The British Medical Association, which represents 115,000 doctors, will say the crops should not be grown commercially in Britain until more trials are carried out, arguing that the benefits must be clearly shown before biotechnology companies are allowed to go ahead.
The BMA report, The Impact of Genetic Modification on Agriculture, Food and Health, marks the first official opinion by a British medical body on GM crops. It will call for more testing by independent scientists and for the results to be freely available to the public.
The report, to be published on Tuesday, will say detailed research is needed into possible toxicity of GM food and whether eating it could lead to the development of new allergies and antibiotic resistance in humans.
It will reinforce pressure for a government-backed moratorium on the commercial growing of GM crops in Britain.
The doctors will also cast doubt on the use of data from the United States, where commercial GM crops are already grown, to predict consequences for Britain. The threat of cross-pollination of GM plants could be greater here because the country is smaller and fields are closer together, the report says.
The findings of the BMA's board of science and education will stress that consumers have a right to clear labelling. Its report will call for more comprehensive labelling than the Government has proposed.
The most serious reservations concern lack of knowledge about health implications. The doctors will express doubts about using antibiotic resistance marker genes in GM plants, a common practice. They will call for more rigorous investigations of the dangers of antibiotic resistance and whether that could increase vulnerability to diseases such as meningitis.

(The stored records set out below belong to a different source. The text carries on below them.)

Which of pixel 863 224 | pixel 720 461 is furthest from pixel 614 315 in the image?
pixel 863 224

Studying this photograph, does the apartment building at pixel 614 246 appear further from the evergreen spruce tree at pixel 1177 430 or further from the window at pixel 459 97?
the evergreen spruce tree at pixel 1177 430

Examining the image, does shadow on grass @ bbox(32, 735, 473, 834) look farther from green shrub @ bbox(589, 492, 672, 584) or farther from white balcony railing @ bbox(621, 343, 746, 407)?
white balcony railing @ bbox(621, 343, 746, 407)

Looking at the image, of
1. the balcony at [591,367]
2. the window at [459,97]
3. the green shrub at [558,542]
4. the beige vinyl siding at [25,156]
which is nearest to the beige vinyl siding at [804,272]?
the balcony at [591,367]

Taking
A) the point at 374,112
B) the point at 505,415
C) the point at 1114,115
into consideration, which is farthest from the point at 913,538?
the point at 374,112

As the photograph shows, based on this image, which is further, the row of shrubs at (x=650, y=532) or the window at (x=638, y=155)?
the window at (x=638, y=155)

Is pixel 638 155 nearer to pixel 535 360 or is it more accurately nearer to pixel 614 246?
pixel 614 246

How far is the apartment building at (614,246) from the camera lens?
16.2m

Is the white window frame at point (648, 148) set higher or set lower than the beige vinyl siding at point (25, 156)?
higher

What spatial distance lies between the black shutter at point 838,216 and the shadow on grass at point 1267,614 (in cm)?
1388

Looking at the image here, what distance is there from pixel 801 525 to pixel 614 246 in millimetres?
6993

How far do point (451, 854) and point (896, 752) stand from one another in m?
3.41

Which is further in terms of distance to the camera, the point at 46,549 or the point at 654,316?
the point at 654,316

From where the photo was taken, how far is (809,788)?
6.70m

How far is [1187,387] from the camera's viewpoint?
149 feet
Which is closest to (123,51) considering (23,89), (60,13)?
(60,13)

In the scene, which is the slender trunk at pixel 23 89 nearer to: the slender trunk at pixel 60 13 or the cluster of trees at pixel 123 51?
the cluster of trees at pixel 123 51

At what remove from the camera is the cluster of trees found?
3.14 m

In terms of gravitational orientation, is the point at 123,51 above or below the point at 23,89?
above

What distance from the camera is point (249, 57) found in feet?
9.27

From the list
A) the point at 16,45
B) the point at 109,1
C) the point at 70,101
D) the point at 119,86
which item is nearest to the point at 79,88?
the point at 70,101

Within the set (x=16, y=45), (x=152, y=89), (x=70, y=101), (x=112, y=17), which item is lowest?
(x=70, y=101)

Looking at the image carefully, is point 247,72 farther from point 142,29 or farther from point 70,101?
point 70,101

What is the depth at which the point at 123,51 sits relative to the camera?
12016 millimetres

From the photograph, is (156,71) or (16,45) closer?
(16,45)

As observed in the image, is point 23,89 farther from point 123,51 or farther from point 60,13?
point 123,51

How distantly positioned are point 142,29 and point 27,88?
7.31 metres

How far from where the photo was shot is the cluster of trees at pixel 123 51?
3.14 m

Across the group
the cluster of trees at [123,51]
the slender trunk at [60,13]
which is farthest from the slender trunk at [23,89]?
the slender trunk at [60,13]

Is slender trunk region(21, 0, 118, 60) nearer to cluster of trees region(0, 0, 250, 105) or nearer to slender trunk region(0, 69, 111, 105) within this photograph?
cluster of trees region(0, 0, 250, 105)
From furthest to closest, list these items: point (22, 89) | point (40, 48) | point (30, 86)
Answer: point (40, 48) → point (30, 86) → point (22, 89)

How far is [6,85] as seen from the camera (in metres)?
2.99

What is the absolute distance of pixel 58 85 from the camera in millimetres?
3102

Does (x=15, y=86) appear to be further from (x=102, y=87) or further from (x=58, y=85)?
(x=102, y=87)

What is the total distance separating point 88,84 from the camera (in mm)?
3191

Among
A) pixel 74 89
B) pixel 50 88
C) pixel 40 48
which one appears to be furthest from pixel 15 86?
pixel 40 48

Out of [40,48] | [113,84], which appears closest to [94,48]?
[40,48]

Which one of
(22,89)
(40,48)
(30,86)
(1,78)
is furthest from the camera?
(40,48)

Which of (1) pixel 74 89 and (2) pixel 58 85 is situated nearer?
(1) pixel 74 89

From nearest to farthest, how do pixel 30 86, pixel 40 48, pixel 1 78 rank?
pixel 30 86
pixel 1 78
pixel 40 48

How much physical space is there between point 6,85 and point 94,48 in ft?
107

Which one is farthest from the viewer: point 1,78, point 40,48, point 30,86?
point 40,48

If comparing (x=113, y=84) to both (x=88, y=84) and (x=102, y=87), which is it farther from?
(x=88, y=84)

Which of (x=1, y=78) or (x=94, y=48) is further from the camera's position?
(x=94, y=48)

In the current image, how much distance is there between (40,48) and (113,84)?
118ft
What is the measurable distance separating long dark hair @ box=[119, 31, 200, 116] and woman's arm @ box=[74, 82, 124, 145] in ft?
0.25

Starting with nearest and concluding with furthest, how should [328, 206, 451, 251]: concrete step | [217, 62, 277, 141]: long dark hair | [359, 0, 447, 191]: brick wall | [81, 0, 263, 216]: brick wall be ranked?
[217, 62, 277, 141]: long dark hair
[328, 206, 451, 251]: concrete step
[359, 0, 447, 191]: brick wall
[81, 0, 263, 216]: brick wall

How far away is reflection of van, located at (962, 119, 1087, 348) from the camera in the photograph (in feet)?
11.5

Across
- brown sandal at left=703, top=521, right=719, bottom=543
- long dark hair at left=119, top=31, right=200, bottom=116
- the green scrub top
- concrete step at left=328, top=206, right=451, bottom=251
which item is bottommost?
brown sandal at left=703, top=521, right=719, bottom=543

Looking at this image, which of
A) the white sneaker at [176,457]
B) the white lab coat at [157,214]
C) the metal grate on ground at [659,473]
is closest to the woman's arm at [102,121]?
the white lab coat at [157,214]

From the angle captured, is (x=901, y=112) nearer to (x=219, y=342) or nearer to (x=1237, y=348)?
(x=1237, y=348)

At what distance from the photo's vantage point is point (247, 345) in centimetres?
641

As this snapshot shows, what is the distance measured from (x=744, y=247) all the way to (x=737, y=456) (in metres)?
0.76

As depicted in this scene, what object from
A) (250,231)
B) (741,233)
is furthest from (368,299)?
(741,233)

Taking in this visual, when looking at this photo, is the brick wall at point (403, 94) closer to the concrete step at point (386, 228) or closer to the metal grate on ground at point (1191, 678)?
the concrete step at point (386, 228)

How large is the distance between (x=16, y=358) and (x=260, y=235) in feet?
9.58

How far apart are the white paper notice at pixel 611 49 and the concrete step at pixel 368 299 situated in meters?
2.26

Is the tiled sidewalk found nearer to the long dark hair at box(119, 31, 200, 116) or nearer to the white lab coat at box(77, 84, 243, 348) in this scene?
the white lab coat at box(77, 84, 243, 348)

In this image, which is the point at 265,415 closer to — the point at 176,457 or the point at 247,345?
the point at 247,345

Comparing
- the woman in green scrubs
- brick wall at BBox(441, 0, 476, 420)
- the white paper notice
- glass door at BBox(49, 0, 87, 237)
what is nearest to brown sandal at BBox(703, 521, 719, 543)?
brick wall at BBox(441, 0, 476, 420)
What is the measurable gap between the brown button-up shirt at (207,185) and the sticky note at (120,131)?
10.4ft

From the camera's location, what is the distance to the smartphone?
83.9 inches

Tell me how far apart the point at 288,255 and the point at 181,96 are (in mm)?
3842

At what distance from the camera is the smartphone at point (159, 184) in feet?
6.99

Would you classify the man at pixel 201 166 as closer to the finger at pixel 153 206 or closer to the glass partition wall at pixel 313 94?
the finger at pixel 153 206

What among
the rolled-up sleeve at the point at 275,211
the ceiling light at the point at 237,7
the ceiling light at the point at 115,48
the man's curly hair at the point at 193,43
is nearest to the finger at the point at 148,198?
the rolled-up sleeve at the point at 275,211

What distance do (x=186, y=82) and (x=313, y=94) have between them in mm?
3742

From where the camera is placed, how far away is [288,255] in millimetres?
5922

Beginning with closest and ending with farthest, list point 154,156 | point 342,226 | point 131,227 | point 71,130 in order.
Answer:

Two weeks ago, the Independent on Sunday revealed that the Chief Medical Officer, Sir Liam Donaldson, and the Government's Chief Scientific Adviser, Sir Robert May, had recommended that ministers set up a panel to see if eating GM food could cause birth defects, the creation of new cancers and damage to the immune system.
But their conclusions, which have been read by members of the ministerial committee on genetic engineering, known as MISC6, are being amended by the Government before the report is published.
This has infuriated MPs, who will this week urge Jack Cunningham, Cabinet Office Minister, to publish the report in its original form. They accuse ministers of a cover-up. "The original advice must not be sanitised, it must be published without changes immediately," said Norman Baker, Liberal Democrat environment spokesman.
Ministers fear the report could raise doubts about the Government's handling of the safety issue. A cabinet document, seen by the Independent on Sunday, warned as long ago as February that its conclusions on the effects of GM foods on human health could be serious.
"At its last meeting, MISC6 requested a paper by the CMO/CSA [Chief Medical Officer/Chief Scientific Adviser] on human health implications of GM foods. Will we publish this when it is ready (c April) and use it as a means to explain that GM foods on the market are safe?," the memo asks.
The paper, marked "Restricted - Policy", warns: "What if it shows up any doubts? What can we do? We will be pressured to ban them immediately. What if it says that we need evidence of long term effects? This will look like we are not sure about their safety - we do not monitor consumption of other foods."